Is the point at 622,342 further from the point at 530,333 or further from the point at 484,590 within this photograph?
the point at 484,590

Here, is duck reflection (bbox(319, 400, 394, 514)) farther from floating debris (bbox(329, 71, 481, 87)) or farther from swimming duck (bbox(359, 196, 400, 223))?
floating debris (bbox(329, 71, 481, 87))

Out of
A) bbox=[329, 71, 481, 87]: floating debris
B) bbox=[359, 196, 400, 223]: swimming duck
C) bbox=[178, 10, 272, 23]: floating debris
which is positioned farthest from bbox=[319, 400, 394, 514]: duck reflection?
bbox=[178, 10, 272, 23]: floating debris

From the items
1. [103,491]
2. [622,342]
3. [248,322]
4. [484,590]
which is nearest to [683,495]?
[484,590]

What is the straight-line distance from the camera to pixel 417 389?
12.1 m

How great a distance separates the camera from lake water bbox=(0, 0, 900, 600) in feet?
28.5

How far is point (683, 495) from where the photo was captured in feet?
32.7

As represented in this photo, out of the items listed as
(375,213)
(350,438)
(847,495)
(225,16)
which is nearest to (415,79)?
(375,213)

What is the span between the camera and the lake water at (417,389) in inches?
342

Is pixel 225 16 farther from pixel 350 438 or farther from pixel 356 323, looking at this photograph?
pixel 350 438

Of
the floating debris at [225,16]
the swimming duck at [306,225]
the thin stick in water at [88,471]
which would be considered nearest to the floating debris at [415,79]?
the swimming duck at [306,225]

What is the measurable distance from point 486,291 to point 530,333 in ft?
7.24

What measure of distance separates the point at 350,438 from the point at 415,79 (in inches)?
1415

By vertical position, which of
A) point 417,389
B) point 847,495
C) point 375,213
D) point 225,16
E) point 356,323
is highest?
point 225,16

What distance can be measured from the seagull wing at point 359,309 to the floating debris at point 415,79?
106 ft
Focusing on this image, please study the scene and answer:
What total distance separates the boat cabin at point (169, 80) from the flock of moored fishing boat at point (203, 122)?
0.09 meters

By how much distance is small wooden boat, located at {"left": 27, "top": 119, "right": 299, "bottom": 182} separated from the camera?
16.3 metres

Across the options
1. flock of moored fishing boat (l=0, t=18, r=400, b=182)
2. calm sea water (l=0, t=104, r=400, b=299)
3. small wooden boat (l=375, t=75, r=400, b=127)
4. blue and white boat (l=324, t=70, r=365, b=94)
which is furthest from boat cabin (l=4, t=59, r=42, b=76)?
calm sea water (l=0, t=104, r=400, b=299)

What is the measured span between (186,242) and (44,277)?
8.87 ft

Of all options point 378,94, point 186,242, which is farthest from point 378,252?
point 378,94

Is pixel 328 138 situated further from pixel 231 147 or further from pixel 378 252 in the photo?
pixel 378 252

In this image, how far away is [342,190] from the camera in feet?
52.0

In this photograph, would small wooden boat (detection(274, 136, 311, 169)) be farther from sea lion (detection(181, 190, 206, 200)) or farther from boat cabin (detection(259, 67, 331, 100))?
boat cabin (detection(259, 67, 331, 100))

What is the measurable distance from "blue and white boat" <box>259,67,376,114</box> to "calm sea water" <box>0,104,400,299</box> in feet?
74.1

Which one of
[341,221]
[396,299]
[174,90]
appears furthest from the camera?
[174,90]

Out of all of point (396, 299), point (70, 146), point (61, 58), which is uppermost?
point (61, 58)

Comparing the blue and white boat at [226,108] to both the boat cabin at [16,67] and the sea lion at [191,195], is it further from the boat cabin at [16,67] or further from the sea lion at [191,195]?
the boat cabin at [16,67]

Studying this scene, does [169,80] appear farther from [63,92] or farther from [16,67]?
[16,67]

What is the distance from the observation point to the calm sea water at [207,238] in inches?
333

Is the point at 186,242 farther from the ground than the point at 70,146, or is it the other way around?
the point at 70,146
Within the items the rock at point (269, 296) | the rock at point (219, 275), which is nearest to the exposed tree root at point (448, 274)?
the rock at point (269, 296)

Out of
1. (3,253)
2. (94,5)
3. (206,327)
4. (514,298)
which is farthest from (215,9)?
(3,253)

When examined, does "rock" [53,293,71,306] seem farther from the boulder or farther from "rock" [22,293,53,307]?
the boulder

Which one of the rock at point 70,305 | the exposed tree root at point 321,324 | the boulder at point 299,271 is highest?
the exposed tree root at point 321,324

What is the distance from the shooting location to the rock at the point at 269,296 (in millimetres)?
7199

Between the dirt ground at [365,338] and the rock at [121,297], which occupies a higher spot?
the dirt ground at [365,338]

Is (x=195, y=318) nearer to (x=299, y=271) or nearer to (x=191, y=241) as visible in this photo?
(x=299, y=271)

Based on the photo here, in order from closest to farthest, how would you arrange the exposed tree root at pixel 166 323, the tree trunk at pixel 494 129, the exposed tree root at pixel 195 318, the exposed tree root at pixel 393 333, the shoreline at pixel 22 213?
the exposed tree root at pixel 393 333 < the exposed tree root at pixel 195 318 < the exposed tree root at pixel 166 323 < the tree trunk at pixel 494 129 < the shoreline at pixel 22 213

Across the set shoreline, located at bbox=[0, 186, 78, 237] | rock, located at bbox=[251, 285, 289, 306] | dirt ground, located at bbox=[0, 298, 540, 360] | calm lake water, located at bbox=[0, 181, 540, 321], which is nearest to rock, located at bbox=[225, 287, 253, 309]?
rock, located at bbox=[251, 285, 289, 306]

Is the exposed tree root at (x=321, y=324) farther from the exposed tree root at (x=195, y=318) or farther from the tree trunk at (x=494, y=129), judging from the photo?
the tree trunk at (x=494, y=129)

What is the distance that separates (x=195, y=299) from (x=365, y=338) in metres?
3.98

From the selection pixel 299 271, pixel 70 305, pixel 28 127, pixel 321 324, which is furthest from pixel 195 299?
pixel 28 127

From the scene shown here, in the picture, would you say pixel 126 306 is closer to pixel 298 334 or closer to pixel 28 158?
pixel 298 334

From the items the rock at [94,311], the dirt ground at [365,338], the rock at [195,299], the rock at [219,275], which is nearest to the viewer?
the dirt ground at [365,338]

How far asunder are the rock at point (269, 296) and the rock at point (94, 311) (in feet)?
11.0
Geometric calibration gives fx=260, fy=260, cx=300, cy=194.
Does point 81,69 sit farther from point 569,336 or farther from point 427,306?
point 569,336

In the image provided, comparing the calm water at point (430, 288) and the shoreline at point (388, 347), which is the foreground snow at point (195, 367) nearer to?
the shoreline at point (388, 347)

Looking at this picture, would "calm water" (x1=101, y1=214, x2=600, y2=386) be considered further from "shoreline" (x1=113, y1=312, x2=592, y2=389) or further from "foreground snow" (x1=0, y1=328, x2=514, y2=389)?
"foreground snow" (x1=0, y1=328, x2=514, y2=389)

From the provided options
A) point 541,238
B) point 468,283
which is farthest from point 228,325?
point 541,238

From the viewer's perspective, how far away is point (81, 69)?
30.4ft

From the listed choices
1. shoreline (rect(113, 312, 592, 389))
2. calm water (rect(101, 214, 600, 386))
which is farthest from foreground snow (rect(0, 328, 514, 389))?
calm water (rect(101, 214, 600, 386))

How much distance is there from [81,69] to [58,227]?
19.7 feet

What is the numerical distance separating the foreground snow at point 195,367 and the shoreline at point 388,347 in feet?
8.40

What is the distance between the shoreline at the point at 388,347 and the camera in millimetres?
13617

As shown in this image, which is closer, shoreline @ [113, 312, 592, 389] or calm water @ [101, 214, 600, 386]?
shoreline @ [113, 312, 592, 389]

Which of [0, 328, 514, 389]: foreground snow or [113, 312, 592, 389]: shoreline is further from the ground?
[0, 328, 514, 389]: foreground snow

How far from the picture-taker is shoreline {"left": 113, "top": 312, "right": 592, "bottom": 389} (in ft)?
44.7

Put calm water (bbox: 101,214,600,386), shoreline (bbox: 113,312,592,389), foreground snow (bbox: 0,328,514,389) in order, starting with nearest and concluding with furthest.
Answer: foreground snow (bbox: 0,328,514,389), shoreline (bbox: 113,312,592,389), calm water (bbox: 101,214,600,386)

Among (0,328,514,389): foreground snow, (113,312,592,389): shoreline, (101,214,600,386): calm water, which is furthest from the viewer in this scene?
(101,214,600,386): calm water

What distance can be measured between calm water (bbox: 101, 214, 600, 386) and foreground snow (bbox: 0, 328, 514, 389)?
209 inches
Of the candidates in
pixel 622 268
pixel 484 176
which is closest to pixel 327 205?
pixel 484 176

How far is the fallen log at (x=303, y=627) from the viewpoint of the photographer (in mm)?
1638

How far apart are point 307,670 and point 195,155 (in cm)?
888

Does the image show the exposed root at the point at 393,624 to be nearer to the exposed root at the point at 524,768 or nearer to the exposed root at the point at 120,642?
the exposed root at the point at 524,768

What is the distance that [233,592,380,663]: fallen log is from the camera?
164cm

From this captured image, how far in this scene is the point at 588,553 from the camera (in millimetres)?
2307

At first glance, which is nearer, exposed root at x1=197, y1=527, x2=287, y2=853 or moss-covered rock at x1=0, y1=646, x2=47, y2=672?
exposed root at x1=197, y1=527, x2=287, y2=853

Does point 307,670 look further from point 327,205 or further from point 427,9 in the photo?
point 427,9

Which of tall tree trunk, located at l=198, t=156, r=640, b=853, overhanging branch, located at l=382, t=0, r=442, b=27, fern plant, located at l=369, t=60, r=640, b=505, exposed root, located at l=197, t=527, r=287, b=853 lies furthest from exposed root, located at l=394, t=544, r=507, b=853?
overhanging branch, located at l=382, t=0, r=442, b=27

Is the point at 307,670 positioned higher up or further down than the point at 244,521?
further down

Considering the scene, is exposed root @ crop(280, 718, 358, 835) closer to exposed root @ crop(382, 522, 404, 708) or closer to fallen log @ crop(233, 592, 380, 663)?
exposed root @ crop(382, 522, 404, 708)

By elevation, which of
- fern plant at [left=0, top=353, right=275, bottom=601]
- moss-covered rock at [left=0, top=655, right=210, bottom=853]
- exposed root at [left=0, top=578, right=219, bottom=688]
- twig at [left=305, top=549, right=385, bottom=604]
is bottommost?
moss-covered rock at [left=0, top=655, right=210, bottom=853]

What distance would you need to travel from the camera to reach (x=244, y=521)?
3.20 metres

+--

**What to do:**
Repeat the records verbatim, beginning with the line that contains "By elevation, which of" and continuing through the end of the records, both ends included.

**Written answer:**
By elevation, which of
- fern plant at [left=0, top=353, right=275, bottom=601]
- moss-covered rock at [left=0, top=655, right=210, bottom=853]
- exposed root at [left=0, top=578, right=219, bottom=688]
- twig at [left=305, top=549, right=385, bottom=604]
is bottommost?
moss-covered rock at [left=0, top=655, right=210, bottom=853]

What distance would you need to travel from the camera to reach (x=244, y=521)?
3.20 metres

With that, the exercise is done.